Hello,
I'm reading about search macros, and I was wondering if there was a way to have optional arguments? From what I've read, the definitions of arguments is an absolute number ( e.g. foo(#) ). The most obvious solution would be to make a macro with the same name with 1, 2, 3, 4, etc arguments for the expected combinations of optional arguments.
Maybe defining the number of arguments to be an impossibly large number and formulate the search such that it works with null fields?
I don't have a concrete example, but something that comes to mind could be a complex or bulky search that could take any number of fields. Just trying to figure out what I can and can't do with macros.
Thanks!
I usually do what I do with overloaded functions: Define one know-it-all version with n arguments, and feeder versions with lower-than-n arguments. Simple example:
`my_top(1)` --> `my_top($field$, 20)`
`my_top(2)` --> stats count by $field$ | sort - count | head $num$
The user of the macro can choose to define the optional num
argument or not, then he gets the default of 20. For this example zero arguments would only make sense if you could reasonably guess a default field name to count by.

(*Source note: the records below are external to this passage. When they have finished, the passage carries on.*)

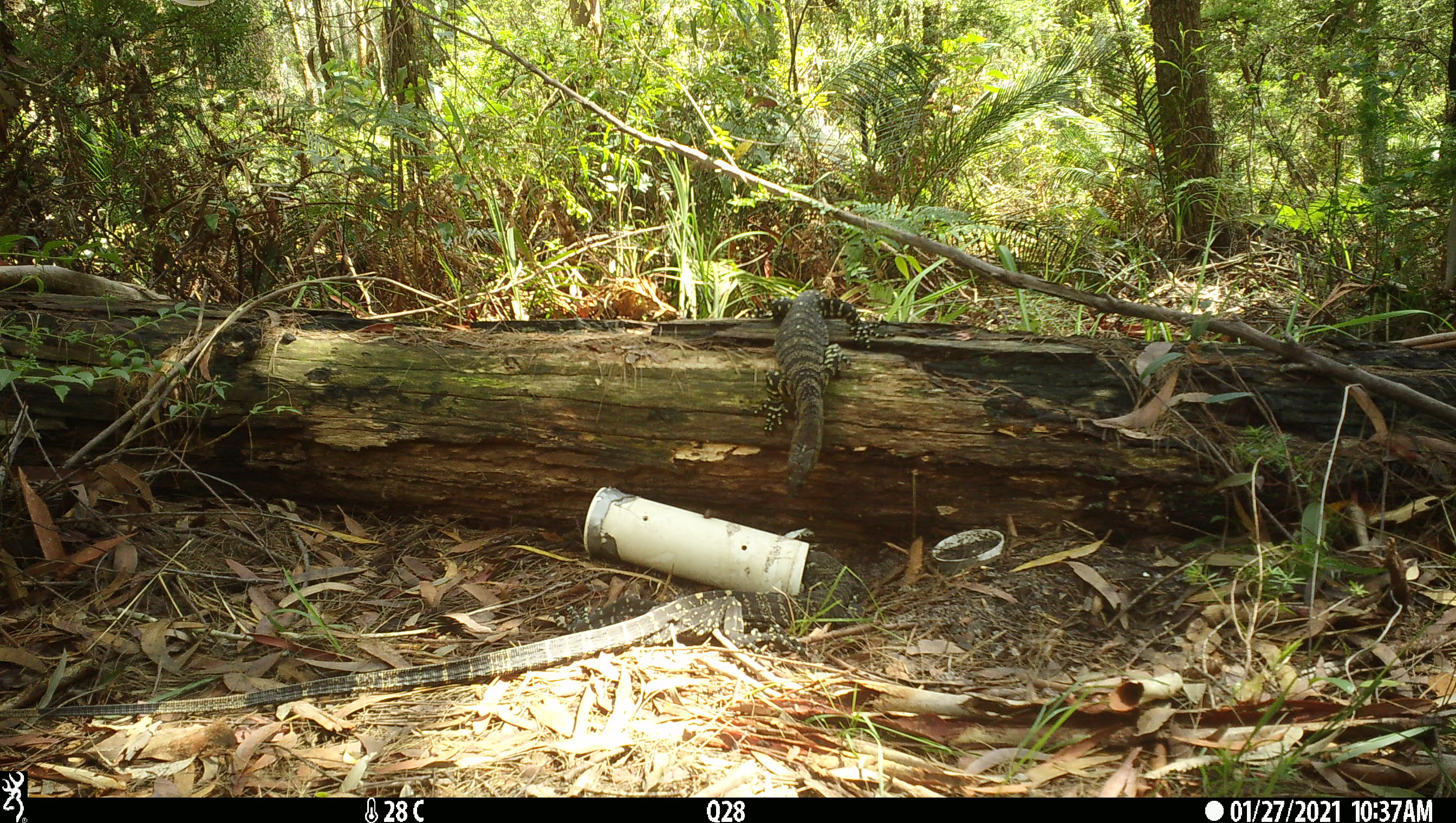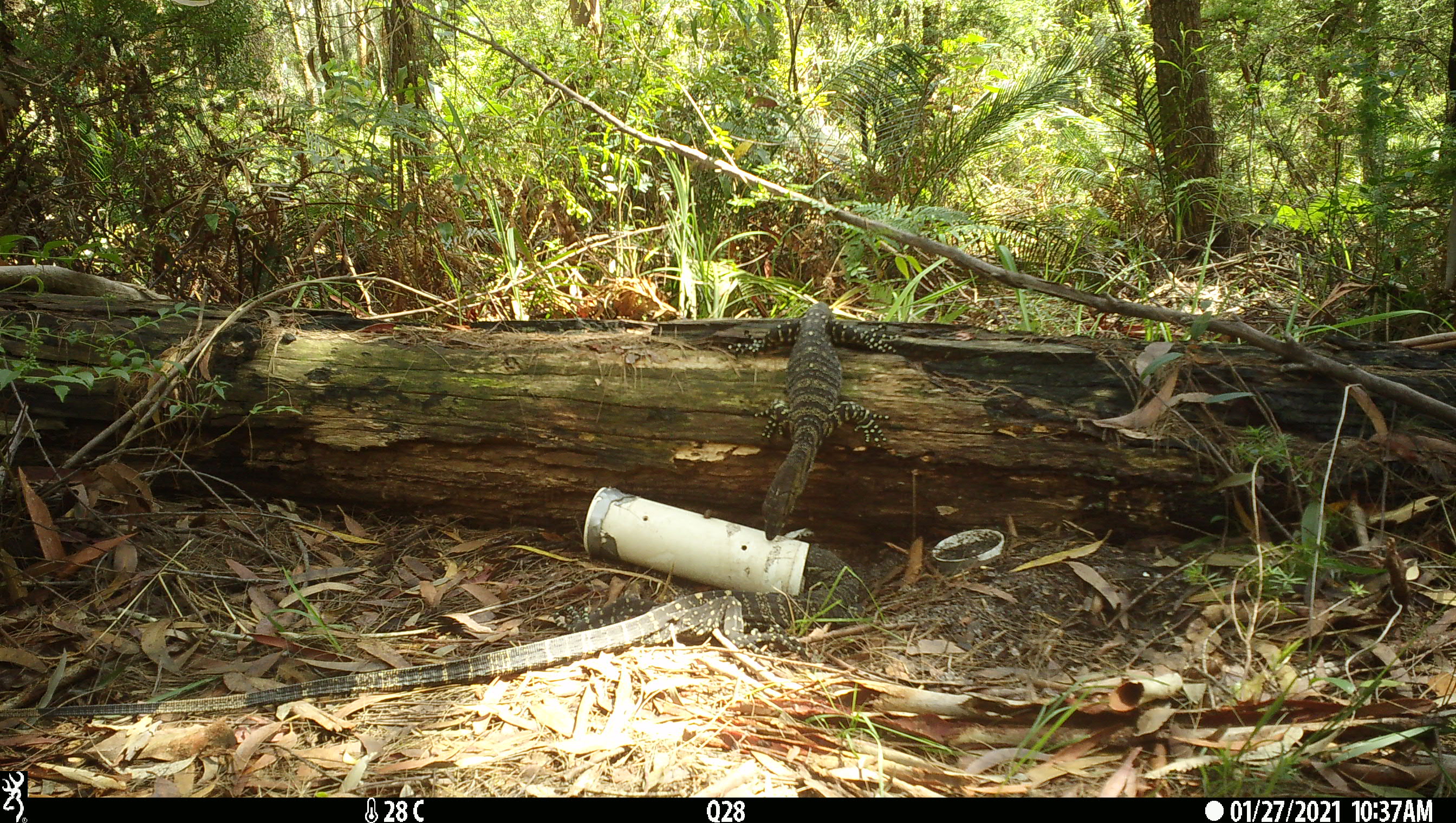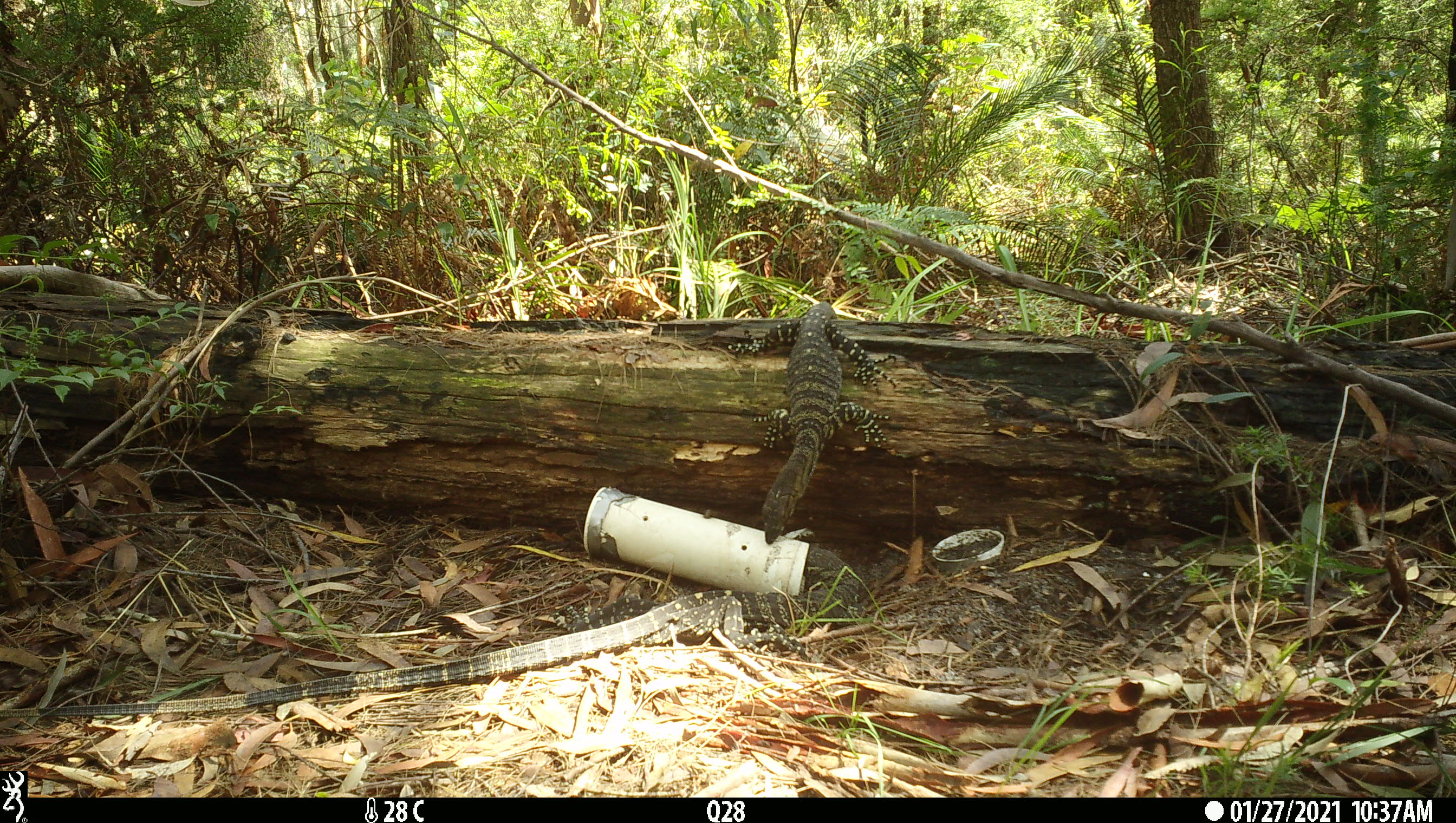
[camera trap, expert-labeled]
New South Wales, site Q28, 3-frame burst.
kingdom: Animalia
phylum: Chordata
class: Reptilia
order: Squamata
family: Varanidae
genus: Varanus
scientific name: Varanus varius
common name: lace monitor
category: goanna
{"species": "goanna (lace monitor) (Varanus varius)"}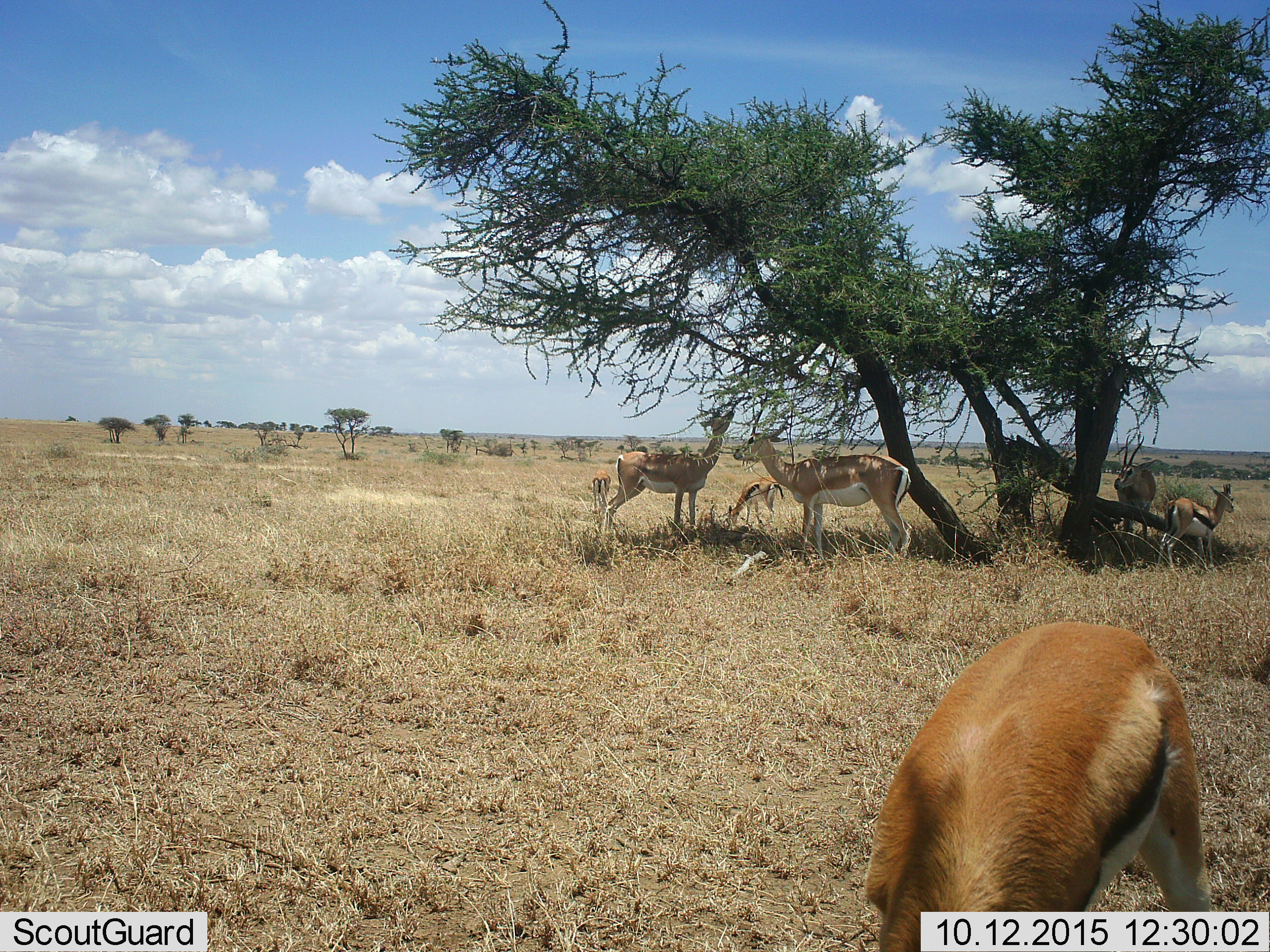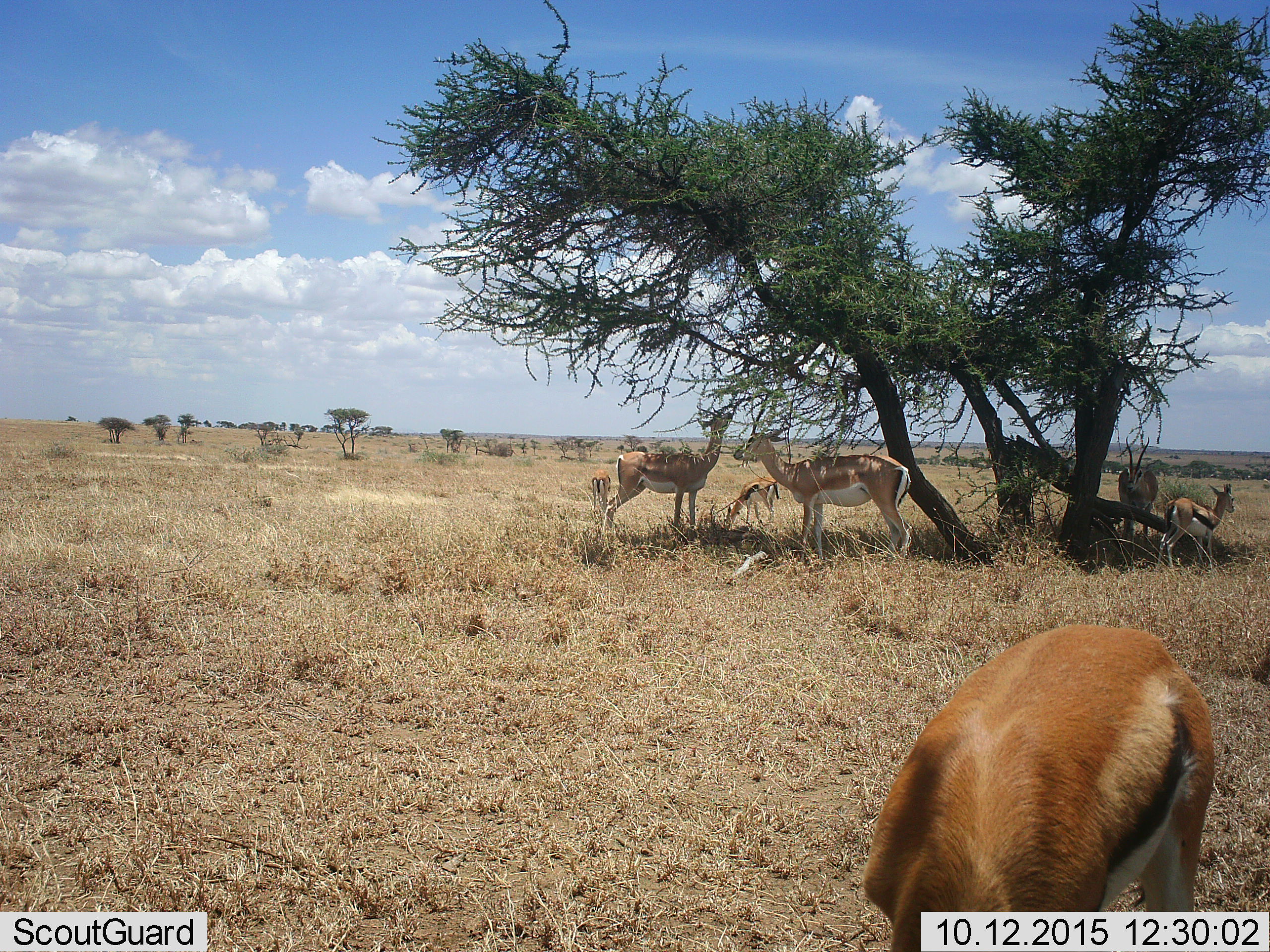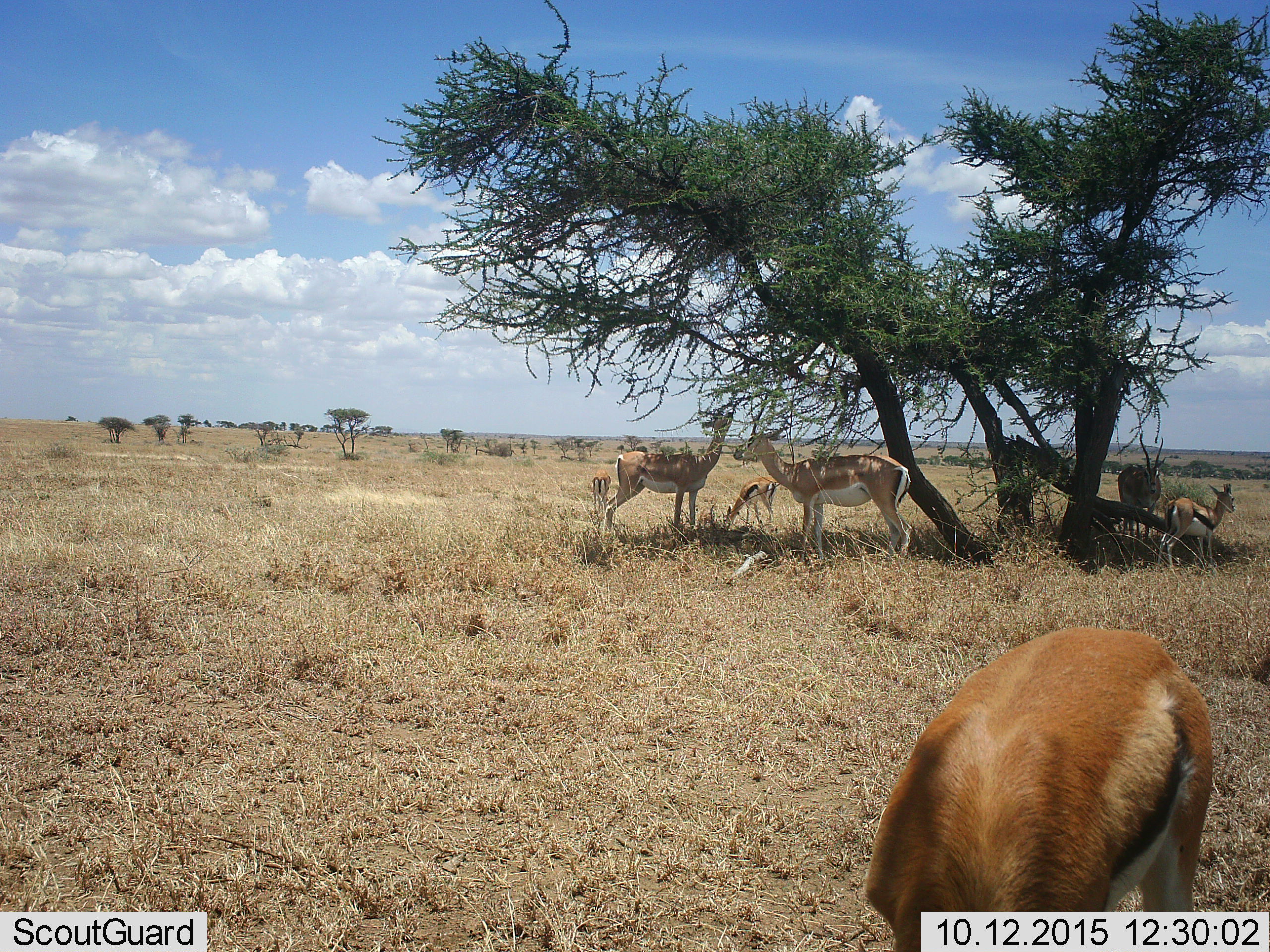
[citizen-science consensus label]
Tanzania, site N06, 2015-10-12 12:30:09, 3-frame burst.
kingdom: Animalia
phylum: Chordata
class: Mammalia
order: Artiodactyla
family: Bovidae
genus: Eudorcas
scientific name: Eudorcas thomsonii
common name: thomson's gazelle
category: gazellethomsons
Gazellethomsons (thomson's gazelle) (Eudorcas thomsonii), count 6. Behavior (volunteer vote fractions): standing 83%, resting 0%, moving 0%, interacting 0%. Young present (vote fraction): 67%. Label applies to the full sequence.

I usually do what I do with overloaded functions: Define one know-it-all version with n arguments, and feeder versions with lower-than-n arguments. Simple example:
`my_top(1)` --> `my_top($field$, 20)`
`my_top(2)` --> stats count by $field$ | sort - count | head $num$
The user of the macro can choose to define the optional num
argument or not, then he gets the default of 20. For this example zero arguments would only make sense if you could reasonably guess a default field name to count by.